_Text:_
------------

In sum, because the Thiessen factors support the finding that Plaintiffs are similarly situated to the members of the proposed class within the meaning of 29 U.S.C. § 216(b), the court grants Plaintiffs’ motion for certification of an FLSA collective action.
C. Washington Class Action under the MWA
Plaintiffs seek to certify the following class to pursue their MWA claim:
All full-time Washington-based employees of Kehe who worked as merchandisers or sales representatives at any time between May 22, 2006 and the date of this motion.
(Compl. ¶ 11.) Plaintiffs clarified at oral argument that during the operative time period, no Washington-based sales representatives serviced stores other than Albertsons.
A district court may certify a class only if: “(1) the class is so numerous that joinder of all members is impracticable; (2) there are questions of law or fact common to the class; (3) the claims or defenses of the representative parties are typical of the claims or defenses of the class; and (4) the representative parties will fairly and adequately protect the interests of the class.” Fed.R.Civ.P. 23(a); see also Rodriguez v. Hayes, 591 F.3d 1105, 1122 (9th Cir.2010). Certification is proper “only if ‘the trial court is satisfied, after a rigorous analysis, that the prerequisites of Rule 23(a) have been satisfied.’” Dukes, 131 S.Ct. at 2551 (quoting Gen. Tel. Co. of Sw. v. Falcon, 457 U.S. 147, 161, 102 S.Ct. 2364, 72 L.Ed.2d 740 (1982)).

------------

_Listed entries:_
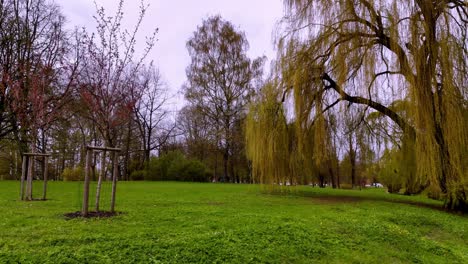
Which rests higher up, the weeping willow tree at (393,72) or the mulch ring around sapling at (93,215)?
the weeping willow tree at (393,72)

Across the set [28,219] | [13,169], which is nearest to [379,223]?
[28,219]

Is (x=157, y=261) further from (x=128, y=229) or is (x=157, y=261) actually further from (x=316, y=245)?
(x=316, y=245)

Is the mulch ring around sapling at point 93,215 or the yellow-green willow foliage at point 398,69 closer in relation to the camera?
the mulch ring around sapling at point 93,215

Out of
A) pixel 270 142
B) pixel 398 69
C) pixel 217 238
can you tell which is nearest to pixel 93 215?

------------

_Written exercise:_ Reproduce verbatim the passage of the class certification ruling between "A district court" and "L.Ed.2d 740 (1982)).", inclusive. The items are separate material and have no connection to the class certification ruling.

_Full solution:_
A district court may certify a class only if: “(1) the class is so numerous that joinder of all members is impracticable; (2) there are questions of law or fact common to the class; (3) the claims or defenses of the representative parties are typical of the claims or defenses of the class; and (4) the representative parties will fairly and adequately protect the interests of the class.” Fed.R.Civ.P. 23(a); see also Rodriguez v. Hayes, 591 F.3d 1105, 1122 (9th Cir.2010). Certification is proper “only if ‘the trial court is satisfied, after a rigorous analysis, that the prerequisites of Rule 23(a) have been satisfied.’” Dukes, 131 S.Ct. at 2551 (quoting Gen. Tel. Co. of Sw. v. Falcon, 457 U.S. 147, 161, 102 S.Ct. 2364, 72 L.Ed.2d 740 (1982)).